Omdat de wijze waarop de melkcontroles uitgevoerd werden nogal verschilde kwam de overheid in 1929 al met een regelment hierover. Met de oprichting van de CMD trachte men een nog grotere uniformiteit en betrouwbaarheid te bereiken.[5]

Werkwijze[bewerken | brontekst bewerken]

De melkcontrole werd uitgevoerd door gediplomeerde melkcontroleurs met hun assistenten, de 'monsternemers'. De kwamen om de twee tot vier weken naar de boerderij om 's morgens en 's avonds een melkmonster te nemen bij elke koe. Met behulp van een unster werd de melkgift per koe bepaald. Dit mochten alleen unsters zijn die goedgekeurd waren door de PMD.
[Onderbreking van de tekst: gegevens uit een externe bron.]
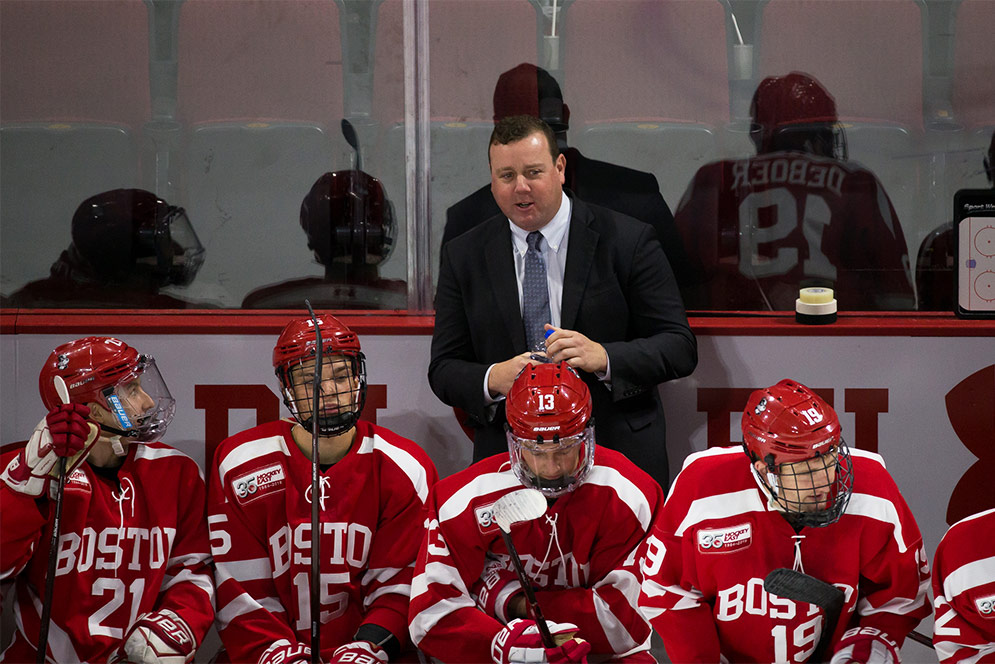 BU men's ice hockey head coach Albie O'Connell talks to a player on the bench during a game.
De monsternemer werd geacht van het begin van het melken aanwezig te zijn en gedurende het hele proces zich te blijven houden op de koeien. Als de emmer bij hem gebracht werd moest hij de melk meerdere keren overgieten. Daarna moest hij 40ml in een flesje stoppen.

De flesjes werden naar het laberatorium gebracht waar een dagmonster werd samengesteld van de avond- en ochtendmelk. Daar werd het gecontroleerd op vetgehaltes. Later zou daar ook eiwitgehaltes bijkomen.

Alle resultaten werden genotered in het melkcontrole boekje, waar ruimte was voor 20 of 40 koeien.